This comment is a fine example of how HN became an artist's (me) hideaway. Art related posts on HN rarely escape a dose of rational review that hardly exists anywhere else.
A little goes a long way, though... Having done a CS degree and an art degree myself, I appreciate the rigor of the CS mentality but it definitely cannot be successfully transplanted into the art scene, at least not into the public discourse of art. The agendas are too different. (A lot of artists are handy technical people, but usually in the workshop, not the coding variety)
It is a good thing, the context implies it is a place where he or she has chosen to hide away. The idea of a chosen place to hide is "good" because the choice means that if it we're bad the author would not have chosen it.
Saying "hideaway from the police" would be an example of it being bad, because the police have forced the hiding.
I really think a lot of people are too quick to pass up what could be at least interesting listening experiences. I used to be a very "basic" listener with relatively normal tastes like 80s/90s rock, some classical (it didn't matter which), prog, The Beatles and the soundtrack from Saturday Night Fever.
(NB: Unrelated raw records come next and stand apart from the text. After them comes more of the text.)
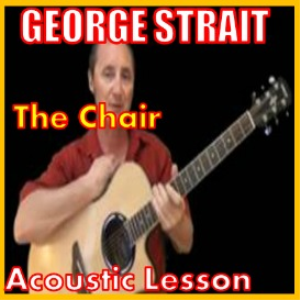 learn to play the chair by george strait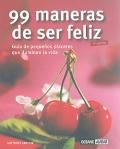 99 maneras de ser feliz. Guía de pequeños placeres que iluminan la vida.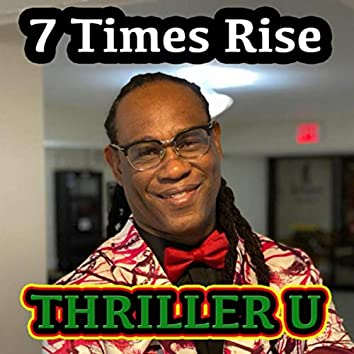 7 Times Rise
That's not to say that I don't enjoy that any more, of course I do, but getting engaged with people who have the kind of music tastes I know nothing about got me into things that elicit different emotions. I learned that music didn't have to be about a quick entertainment (that's how I treated it) but rather it can arouse various emotions, too.
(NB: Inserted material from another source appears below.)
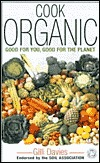 Cook Organic: Endorsed  by  the Soil Association by Gilli Davies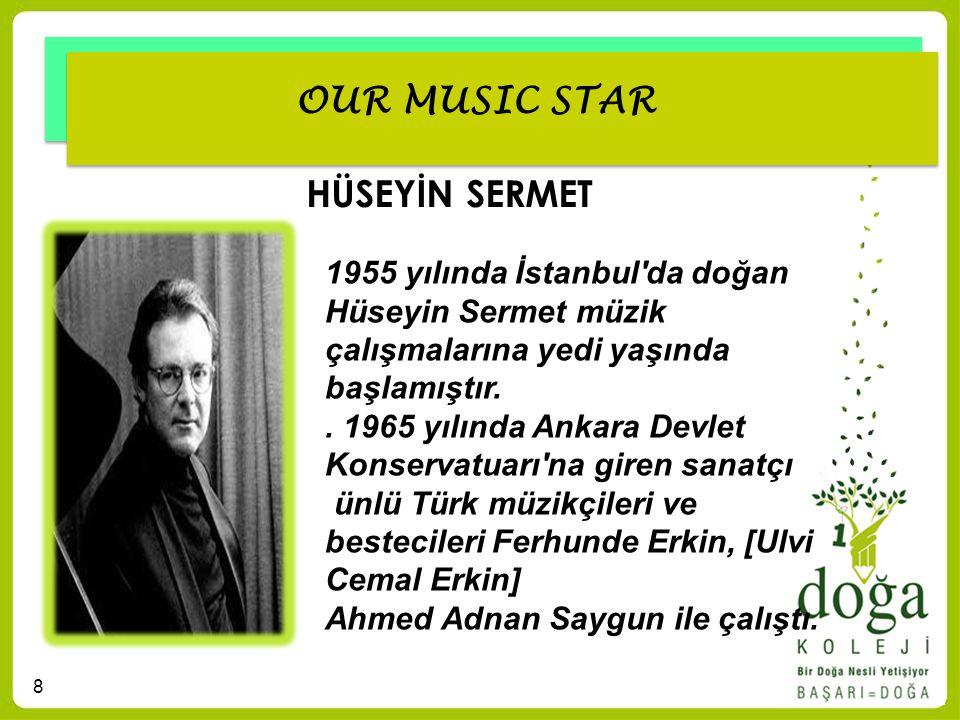 8 OUR MUSIC STAR HÜSEYİN SERMET 1955 yılında İstanbul'da doğan Hüseyin Sermet müzik çalışmalarına yedi yaşında başlamıştır.. 1965 yılında Ankara Devle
I started with 80s synthpop and especially J-pop/city pop, finding a wide variety within that subgenre alone, but it drew my attention to electronic instrumental music; listening to Boards of Canada and ambient by Stars of the Lid for a start, venturing into drone music from there (Phil Niblock, Klaus Schulze's Irrlicht and especially Celer), finding modern classical simultaneously (Schonberg, Béla Bartók) and then getting more interested in the "avant garde" modern classical like by Jurg Frey and from there to EAI and improvisation such as AMM, leading up to what best fits the category "ECM style Jazz" (as on Rate Your Music anyway), into experimental music with tapes and Graham Lambkin (and his idea of listening to listening to music), further to the simple beauty of field recordings such as by Toshiya Tsunoda and Marfred Werder's interesting concept of raw recordings in one place (2005¹)and then back to interesting lowercase by the likes of Taku Sugimoto and Keith Rowe (The Room).
All along the way I felt things that I never used to feel, perhaps it's a placebo, but it has significantly altered the way I think about music, what constitutes music, and the sort of things I like to listen to. It's also been inspiring for me, someone with not much musical knowledge (I abandoned the violin at grade 4) to try and make my own music.
Lowercase and other music usually considered "weird" or not music at all makes pleasant listening experiences, depending on how open minded one is, or if it's suitable for one's tastes. I'm not trying to say it's some new height of music for patricians, rather, it's something different which people may find nice to enjoy. I've found I've started to develop a more eclectic liking[0], so I certainly don't stop enjoying the things I did, but rather I just enjoy new things in different ways.
I hope this inspires someone to go out and see what there is to listen to.